1. Buka konten
  2. Buka menu utama
  3. Buka situs DW lainnya
Sosial

Kematian George Floyd yang Dicekik Polisi, Picu Protes Warga

28 Mei 2020

Kematian George Floyd memicu gelombang protes di Amerika Serikat. Pria berkulit hitam itu meninggal setelah lehernya dicekik menggunakan lutut oleh seorang polisi. Tagar Black Lives Matter membanjiri media sosial.

Warga berkumpul di TKP tewasnya George Floyd
Foto: picture-alliance/abaca/Minneapolis Star Tribune/TNS/E. Flores

Kematian seorang pria Afrika-Amerika, George Floyd, akibat lehernya dicekik oleh polisi di Minneapolis, Amerika Serikat (AS), memicu kemarahan warga. Protes atas dugaan pelanggaran hak sipil federal yang berlangsung hingga hari kedua pada Rabu (27/5) malam, berujung tembakan gas air mata dan peluru karet oleh petugas keamanan.

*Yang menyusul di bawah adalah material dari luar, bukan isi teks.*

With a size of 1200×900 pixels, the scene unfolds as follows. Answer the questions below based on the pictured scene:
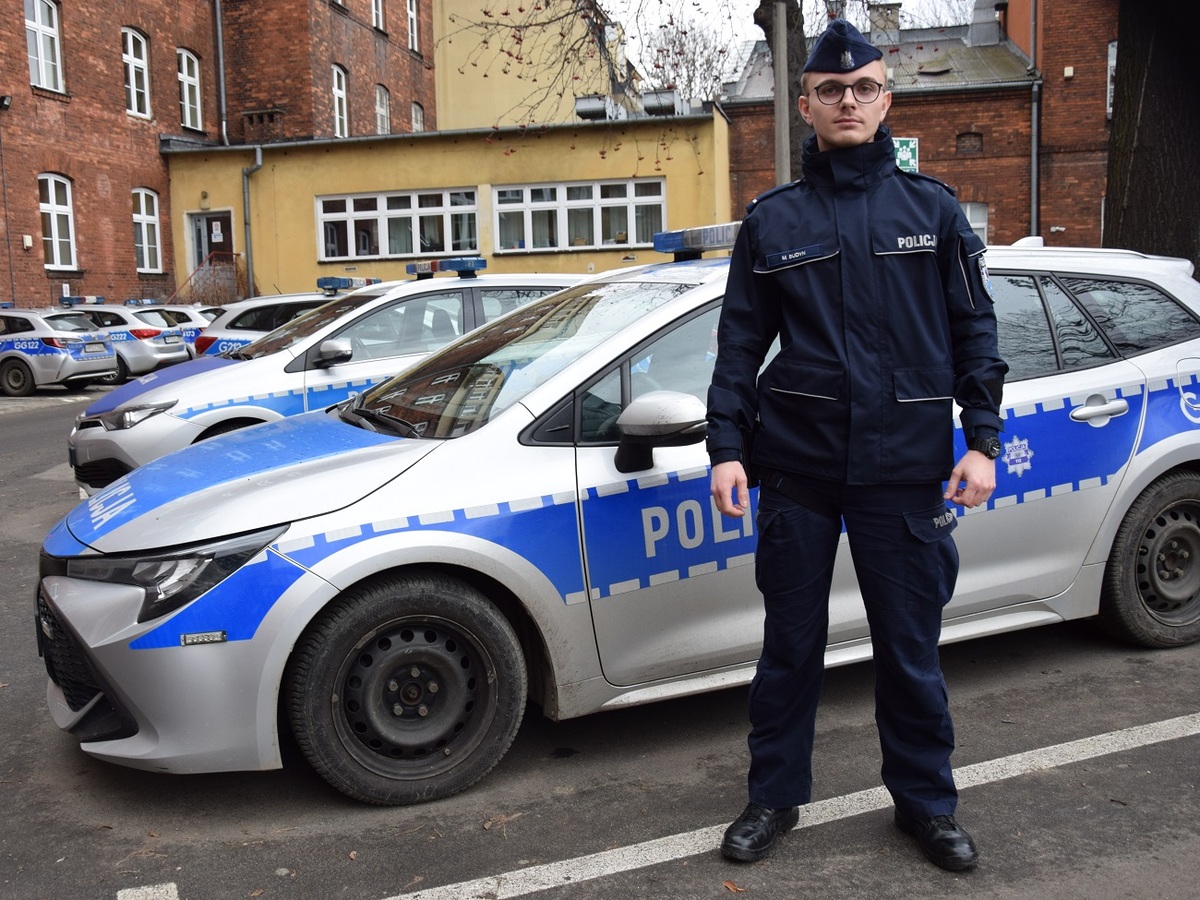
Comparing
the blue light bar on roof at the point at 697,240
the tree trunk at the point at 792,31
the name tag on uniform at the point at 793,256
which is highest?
the tree trunk at the point at 792,31

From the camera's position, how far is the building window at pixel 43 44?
76.9 ft

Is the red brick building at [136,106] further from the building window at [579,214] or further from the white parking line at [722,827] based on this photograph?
the white parking line at [722,827]

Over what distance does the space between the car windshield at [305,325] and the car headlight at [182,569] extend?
4.58 metres

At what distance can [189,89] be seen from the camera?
29.3 metres

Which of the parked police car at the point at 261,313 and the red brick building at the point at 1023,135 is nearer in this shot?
the parked police car at the point at 261,313

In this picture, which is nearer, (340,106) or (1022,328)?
(1022,328)

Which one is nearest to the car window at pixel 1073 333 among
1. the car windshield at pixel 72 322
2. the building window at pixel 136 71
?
the car windshield at pixel 72 322

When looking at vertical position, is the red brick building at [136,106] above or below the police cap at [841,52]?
above

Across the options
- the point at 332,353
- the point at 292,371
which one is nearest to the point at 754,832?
the point at 332,353

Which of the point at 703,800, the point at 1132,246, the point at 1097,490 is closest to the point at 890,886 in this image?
the point at 703,800

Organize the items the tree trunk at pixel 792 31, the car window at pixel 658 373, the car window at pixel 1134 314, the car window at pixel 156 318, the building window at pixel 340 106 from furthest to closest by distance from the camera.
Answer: the building window at pixel 340 106, the car window at pixel 156 318, the tree trunk at pixel 792 31, the car window at pixel 1134 314, the car window at pixel 658 373

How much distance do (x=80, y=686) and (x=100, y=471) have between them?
4219 mm

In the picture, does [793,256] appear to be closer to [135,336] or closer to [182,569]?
[182,569]

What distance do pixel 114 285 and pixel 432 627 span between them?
83.7ft
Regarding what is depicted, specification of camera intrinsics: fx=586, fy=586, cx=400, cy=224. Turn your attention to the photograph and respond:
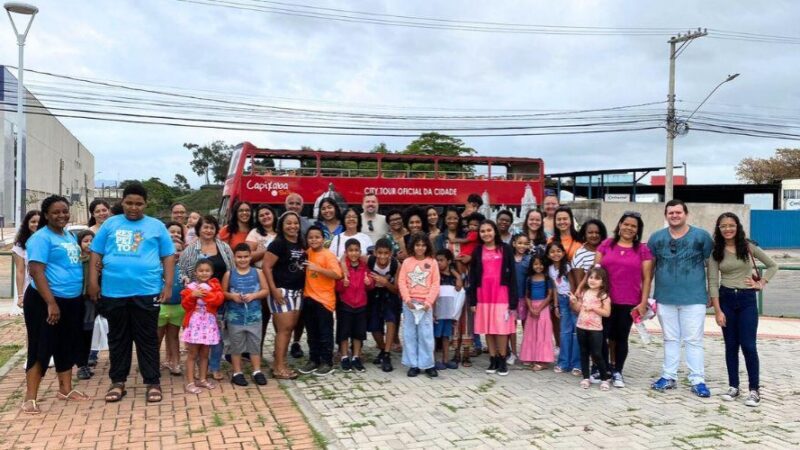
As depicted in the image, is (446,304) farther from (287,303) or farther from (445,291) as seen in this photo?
(287,303)

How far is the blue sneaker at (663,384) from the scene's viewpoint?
5.15 meters

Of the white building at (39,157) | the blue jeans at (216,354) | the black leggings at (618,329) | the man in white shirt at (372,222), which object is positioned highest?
the white building at (39,157)

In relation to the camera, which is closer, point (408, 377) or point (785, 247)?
point (408, 377)

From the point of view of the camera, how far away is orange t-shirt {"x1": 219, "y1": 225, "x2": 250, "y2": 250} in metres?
5.88

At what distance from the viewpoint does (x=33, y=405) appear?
4422 mm

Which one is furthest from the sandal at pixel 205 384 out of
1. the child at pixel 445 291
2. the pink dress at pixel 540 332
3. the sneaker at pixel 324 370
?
the pink dress at pixel 540 332

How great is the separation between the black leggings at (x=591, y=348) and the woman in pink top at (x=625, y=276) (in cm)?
16

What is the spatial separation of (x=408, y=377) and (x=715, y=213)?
61.4ft

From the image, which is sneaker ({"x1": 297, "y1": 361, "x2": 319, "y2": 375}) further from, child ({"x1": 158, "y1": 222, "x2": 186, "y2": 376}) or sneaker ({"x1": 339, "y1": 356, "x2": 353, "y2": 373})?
child ({"x1": 158, "y1": 222, "x2": 186, "y2": 376})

Keluarga korban menuntut agar para polisi yang terlibat didakwa dengan pembunuhan. Saudara perempuan korban, Bridgett Floyd menuntut penangkapan terhadap empat petugas polisi berkulit putih yang terlibat atas tindakan tersebut.

"Saya ingin para polisi itu didakwa melakukan pembunuhan, karena memang itulah yang mereka lakukan," ujar Floyd di televisi NBC.

"Mereka membunuh saudaraku ... Mereka seharusnya dipenjara karena pembunuhan."

“Aku tidak bisa bernapas”

Kemarahan publik pecah setelah beredar video yang memperlihatkan seorang polisi menahan George Floyd, pada Senin (25/05), sambil mencekik lehernya dengan lutut dan membuatnya kesulitan bernapas. 

"Lututmu di leherku. Aku tidak bisa bernapas ... Bu. Bu," pinta Floyd.

Setelahnya, Floyd menjadi kaku dan tidak bergerak, bahkan ketika petugas memintanya untuk "bangun dan masuk ke dalam mobil.'' Floyd dibawa ke rumah sakit dan kemudian dinyatakan meninggal.

Rekaman video lain dari kamera keamanan restoran terdekat, tidak menunjukkan indikasi bahwa Floyd melakukan perlawanan ketika polisi menahannya atas dugaan mencoba menggunakan uang kertas palsu senilai $ 20 dolar atau setara Rp 295 ribu, untuk pembelian di sebuah toko swalayan.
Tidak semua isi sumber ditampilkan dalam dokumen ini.